Not that much. I mean, we do have some pretty heavy safety restrictions, being at universities, but they weren’t super dangerous to handle. We still took all the safety precautions, especially with the uranium. Uranium is really only dangerous or toxic if you ingested or inhale it. And that’s one of the reasons you want to remediate the soil, especially here, because all the dust is blowing around and you inhale that dust, and that’s actually how uranium becomes toxic to you. That’s because uranium is an alpha emitter, and alpha particles don’t penetrate clothes. But once they’re in your body, they’re very unsafe.
I imagine that there are areas of New Mexico that could specifically benefit from phytoremediation.

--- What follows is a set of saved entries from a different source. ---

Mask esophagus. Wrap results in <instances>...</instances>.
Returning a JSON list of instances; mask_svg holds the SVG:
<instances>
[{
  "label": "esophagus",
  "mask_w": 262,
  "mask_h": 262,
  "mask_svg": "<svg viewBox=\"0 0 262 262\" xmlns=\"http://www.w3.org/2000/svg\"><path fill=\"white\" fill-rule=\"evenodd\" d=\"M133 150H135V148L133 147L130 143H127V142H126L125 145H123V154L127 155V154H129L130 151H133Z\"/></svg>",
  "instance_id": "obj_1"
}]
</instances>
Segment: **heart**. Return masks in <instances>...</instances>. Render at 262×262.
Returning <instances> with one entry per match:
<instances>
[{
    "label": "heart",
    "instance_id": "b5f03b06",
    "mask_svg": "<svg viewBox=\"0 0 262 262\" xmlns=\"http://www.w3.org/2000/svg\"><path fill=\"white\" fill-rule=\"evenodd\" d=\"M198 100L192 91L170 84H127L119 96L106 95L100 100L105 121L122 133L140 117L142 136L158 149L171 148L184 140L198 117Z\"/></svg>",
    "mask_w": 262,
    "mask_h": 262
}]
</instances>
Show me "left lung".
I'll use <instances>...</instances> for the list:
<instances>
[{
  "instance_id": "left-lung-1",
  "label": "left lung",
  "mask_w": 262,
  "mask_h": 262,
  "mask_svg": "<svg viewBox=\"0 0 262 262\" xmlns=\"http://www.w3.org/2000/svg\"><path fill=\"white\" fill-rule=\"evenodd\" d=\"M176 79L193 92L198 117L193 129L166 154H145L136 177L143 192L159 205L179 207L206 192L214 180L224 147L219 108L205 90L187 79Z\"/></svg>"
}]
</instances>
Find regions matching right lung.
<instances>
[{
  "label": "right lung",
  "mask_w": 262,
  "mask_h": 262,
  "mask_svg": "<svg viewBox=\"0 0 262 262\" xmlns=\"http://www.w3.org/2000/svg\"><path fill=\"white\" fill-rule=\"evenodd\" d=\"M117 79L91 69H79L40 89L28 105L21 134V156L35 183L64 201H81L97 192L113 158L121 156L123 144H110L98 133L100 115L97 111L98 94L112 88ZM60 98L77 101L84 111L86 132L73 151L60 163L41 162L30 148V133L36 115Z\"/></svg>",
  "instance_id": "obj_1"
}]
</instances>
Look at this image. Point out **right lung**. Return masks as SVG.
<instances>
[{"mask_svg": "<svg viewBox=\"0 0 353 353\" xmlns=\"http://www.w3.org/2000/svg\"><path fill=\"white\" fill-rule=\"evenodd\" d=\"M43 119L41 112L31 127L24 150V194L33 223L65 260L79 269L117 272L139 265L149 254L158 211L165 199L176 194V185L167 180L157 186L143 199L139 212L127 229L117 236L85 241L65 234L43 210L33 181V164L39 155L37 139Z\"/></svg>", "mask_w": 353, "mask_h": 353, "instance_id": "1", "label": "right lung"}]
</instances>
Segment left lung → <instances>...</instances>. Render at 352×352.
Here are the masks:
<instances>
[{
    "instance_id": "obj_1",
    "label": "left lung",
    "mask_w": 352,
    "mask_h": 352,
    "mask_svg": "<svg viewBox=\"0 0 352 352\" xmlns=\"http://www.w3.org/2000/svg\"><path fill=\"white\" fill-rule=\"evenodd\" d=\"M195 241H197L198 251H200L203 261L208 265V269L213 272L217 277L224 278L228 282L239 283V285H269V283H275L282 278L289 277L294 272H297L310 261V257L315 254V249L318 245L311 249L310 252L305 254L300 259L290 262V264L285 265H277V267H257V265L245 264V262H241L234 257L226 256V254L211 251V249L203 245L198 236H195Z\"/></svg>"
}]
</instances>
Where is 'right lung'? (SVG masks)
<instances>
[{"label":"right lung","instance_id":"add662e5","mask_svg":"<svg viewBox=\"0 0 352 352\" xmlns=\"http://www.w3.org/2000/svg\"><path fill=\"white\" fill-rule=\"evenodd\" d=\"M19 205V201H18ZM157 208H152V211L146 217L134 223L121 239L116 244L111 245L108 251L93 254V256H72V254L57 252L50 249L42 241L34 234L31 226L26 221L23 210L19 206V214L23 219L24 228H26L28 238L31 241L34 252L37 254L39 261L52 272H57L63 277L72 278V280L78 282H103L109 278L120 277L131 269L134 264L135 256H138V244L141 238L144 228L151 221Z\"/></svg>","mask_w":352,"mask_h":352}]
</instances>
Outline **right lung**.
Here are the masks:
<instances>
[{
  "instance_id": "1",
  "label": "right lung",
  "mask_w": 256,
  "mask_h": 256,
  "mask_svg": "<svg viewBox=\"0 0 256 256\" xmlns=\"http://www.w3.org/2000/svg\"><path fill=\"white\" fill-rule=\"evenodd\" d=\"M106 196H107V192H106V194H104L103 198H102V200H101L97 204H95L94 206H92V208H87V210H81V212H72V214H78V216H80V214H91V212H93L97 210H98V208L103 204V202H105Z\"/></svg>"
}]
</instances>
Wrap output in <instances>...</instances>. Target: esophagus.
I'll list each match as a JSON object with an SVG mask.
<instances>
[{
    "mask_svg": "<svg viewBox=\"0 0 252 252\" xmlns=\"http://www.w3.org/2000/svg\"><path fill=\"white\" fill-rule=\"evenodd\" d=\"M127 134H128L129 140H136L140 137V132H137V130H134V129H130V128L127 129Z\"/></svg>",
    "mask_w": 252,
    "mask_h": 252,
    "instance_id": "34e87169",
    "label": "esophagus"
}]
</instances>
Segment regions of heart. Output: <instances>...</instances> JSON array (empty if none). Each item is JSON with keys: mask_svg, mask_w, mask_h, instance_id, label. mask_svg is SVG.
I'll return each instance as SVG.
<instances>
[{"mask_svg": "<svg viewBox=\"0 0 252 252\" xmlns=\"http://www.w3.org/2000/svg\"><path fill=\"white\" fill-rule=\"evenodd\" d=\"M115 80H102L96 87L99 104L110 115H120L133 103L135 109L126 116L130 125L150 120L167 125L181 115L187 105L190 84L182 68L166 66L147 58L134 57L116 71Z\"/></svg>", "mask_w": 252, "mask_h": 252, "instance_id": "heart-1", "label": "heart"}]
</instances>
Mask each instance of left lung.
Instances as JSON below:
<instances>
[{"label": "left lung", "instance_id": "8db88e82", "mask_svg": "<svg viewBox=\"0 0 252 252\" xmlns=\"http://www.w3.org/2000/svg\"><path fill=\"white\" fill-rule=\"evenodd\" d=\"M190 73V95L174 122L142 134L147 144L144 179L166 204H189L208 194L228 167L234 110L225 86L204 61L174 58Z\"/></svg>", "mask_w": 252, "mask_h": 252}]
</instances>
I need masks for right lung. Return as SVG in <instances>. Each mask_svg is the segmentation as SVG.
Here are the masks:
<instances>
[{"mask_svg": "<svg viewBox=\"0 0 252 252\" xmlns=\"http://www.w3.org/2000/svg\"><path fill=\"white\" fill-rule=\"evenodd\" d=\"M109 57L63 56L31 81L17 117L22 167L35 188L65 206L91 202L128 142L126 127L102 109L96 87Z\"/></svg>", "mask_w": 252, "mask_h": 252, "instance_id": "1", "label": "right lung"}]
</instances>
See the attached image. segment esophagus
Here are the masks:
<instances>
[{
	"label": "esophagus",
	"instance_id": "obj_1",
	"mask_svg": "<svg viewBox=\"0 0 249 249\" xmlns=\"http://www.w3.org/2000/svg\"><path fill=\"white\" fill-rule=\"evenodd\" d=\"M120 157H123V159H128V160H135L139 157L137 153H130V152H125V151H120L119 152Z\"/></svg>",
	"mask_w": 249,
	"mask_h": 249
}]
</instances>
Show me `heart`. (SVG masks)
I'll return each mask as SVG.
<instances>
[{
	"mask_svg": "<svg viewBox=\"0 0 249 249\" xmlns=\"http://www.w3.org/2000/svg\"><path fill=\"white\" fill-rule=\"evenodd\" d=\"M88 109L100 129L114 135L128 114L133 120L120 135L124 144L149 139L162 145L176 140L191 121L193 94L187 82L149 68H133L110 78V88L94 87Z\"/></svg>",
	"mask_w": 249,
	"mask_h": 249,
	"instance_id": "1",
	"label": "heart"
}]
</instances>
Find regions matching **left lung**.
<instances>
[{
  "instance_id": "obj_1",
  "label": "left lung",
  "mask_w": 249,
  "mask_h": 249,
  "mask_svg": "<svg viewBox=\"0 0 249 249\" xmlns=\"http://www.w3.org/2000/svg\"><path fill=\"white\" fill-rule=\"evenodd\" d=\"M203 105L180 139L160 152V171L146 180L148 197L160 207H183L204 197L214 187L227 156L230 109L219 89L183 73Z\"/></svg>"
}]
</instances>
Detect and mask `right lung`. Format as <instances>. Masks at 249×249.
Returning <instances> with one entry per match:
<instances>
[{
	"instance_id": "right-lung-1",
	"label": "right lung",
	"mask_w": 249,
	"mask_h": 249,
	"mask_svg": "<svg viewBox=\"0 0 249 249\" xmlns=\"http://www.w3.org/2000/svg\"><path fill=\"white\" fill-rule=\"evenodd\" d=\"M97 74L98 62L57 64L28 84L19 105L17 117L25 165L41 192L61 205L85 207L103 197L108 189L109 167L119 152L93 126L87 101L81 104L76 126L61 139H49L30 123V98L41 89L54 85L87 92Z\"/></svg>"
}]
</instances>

Yes. The Four Corners region is where we were doing this work. We actually got the soil from one of these abandoned mine sites. The EPA started a Superfund to clean up these abandoned uranium mines, and they identified around 50 “priority” mines. Most of these are in the northwest corner of New Mexico—the Four Corners region—around Grants and Gallup and Shiprock.
Is the soil fully usable again after phytoremediation?
Well, that’s one thing that’s undetermined. The EPA has certain guidelines, and the goal is to clean up the top 15 centimeters of the soil, and I think that’s mostly just to mitigate the risks. The thing is that these would be very long-term, ongoing projects—like on the order of centuries. The soil is being used for some sort of production, but rather than production that you can capitalize on, you’re just focusing on the remediation. That’s why a lot of this doesn’t ever get done. No one really makes any money off of it.